(Document section begins)

Other embodiments can be based on a pattern that is not based on a polyhedron at all. For example, the surface of the ball can be divided into two identical elongated areas, very much like the pieces that make up the cover of a baseball or tennis ball. The text-shaped dimples can then be strung together into words along the curved path that makes up the “seam” between the two cover “pieces”. This provides a symmetrical and uniform distribution of the text-shaped dimples. To create even more text, the same basic design can be used with more than one row of text-shaped dimples.

The text-shaped dimples of the present invention are preferably large enough to be noticeable and easily read, but since they comprise physical depressions in the surface of the ball, they will not be removed by normal wear. For even greater visibility, the depressed areas of the text-shaped dimples can be filled with ink or paint, which will be protected from wear.

(Document section ends)
(Provided material begins)

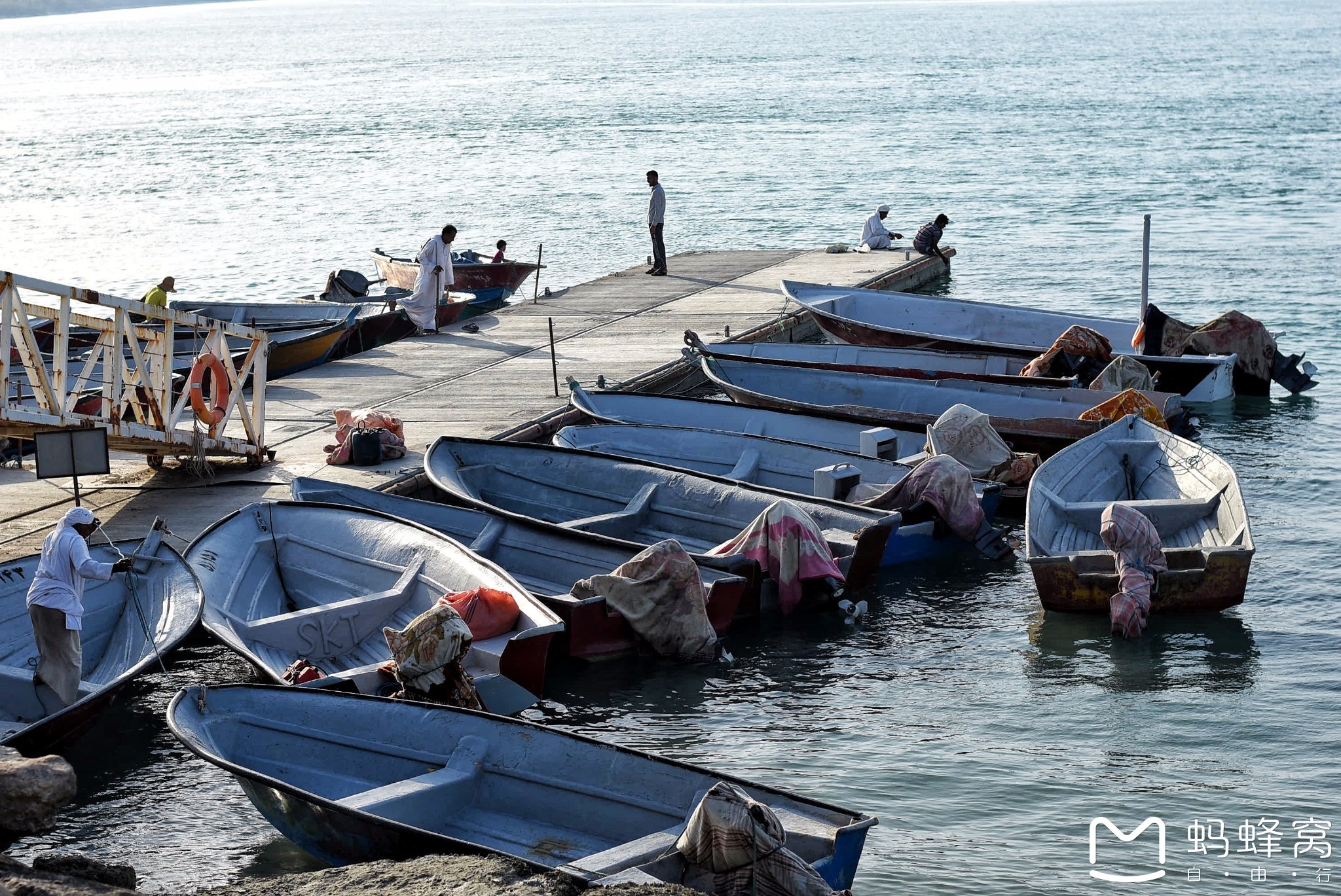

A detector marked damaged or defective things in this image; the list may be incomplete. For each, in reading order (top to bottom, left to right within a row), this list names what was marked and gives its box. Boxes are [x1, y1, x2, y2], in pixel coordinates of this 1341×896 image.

rusty metal railing [2, 269, 269, 458]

(Provided material ends)

## Task instructions:
From the text on text-shaped dimples, list every option the text introduces with "can be" or "can then be".

## Task response:
- Other embodiments can be based on a pattern that is not based on a polyhedron at all.
- The surface of the ball can be divided into two identical elongated areas.
- The text-shaped dimples can be strung together into words along the curved "seam" between the two cover "pieces".
- The same basic design can be used with more than one row of text-shaped dimples.
- The depressed areas of the text-shaped dimples can be filled with ink or paint.